卒論8

CSゲーム、PCゲーム、モバイルゲームとそれぞれのプラットフォームを見てきたが、特にモバイルゲーム市場においては、プラットフォーマーと開発者の問題が顕在化している。

要因の1つとして、現在の市場規模が考えられるだろう。
モバイルゲームは世界のゲーム市場において大きな割合を占めている。
2021年の世界のゲーム市場においては約52%(約12兆円)、日本国内で見ると市場の約70%(約1.4兆円)となっており、今やゲーム市場の根幹を担う存在だ。
他のゲームコンテンツよりも圧倒的に大きな市場規模は、ビジネスの上で強力なマーケットであり、各ソフト開発会社が目を向けるのは当然である。
だからこそ、ビジネスをする上で障壁となる手数料などの条件・制限が疎ましく思えるのだろうと考える。

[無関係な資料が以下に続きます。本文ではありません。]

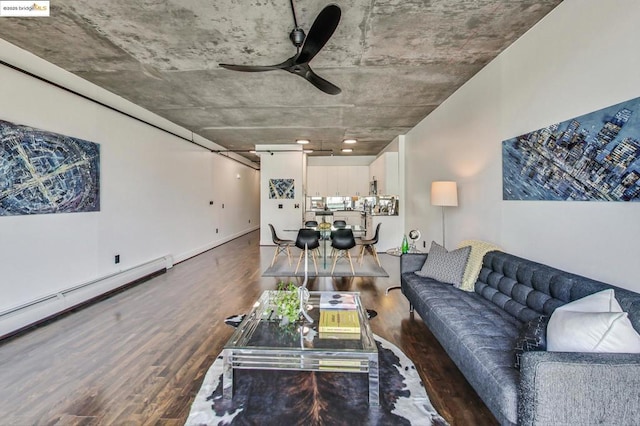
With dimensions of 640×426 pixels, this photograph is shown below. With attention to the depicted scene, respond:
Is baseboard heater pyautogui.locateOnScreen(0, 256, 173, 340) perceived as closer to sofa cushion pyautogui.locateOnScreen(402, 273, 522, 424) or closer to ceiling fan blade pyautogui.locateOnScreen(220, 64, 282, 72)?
ceiling fan blade pyautogui.locateOnScreen(220, 64, 282, 72)

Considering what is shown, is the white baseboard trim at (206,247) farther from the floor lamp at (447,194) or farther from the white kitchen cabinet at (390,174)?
the floor lamp at (447,194)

ビジネスという面でモバイルゲーム市場は規模や参入の容易性という面で非常に魅力的であるからこそ、多くの開発会社・個人開発者が参入してきている。
そういった意味で、モバイルゲーム市場は声が集まりやすい、また声が上げやすい環境であり問題が顕在化しやすいこともあるだろう。
モバイルゲーム市場におけるプラットフォーム、たとえばApp StoreやGoogle Playはある種ゲーム専門のプラットフォームではなく、ゲーム以外のモバイル端末向けアプリケーションも取り扱われており、多角的な分野からその責任を追及される。

そして、これからの成長への期待も要因であると考える。
前述した通り、イギリスの市場調査会社大手のGlobal Data社2027年には市場規模は2倍になると予想されており、プラットフォーマー側の設定に不満を持つことはその期待感からの警鐘とも表現できる。

また、ゲーム業界の30%の手数料が適切ではなくなってきていることも要因だと考える。
先のプラットフォームについてで紹介した、手数料課金モデルを採用しているプラットフォームが採用する手数料割合は10%や8%などがほとんどであり、ゲームプラットフォームの『30%』という手数料が業界に浸透しているのは稀な例で、同様の手数料を強いているのはYouTubeやTwitchの投げ銭の手数料など、これらもゲームに関連するものだ。
これに対して、特にApp StoreやGoogle Playはプラットフォーム上にゲーム開発者以外のアプリケーション開発者も参入しており、それぞれの業界では無かった一律30%という数値に違和感を覚えるのだろう。実際、Epic GamesとApp Storeの一件には、NetflixやSpotifyもEpic Games側の意見に賛同し、この動きを指示している。
つまり、ゲーム以外の開発者にとって今までのゲーム業界における『30%』の手数料が他分野他業界では普通ではないのである。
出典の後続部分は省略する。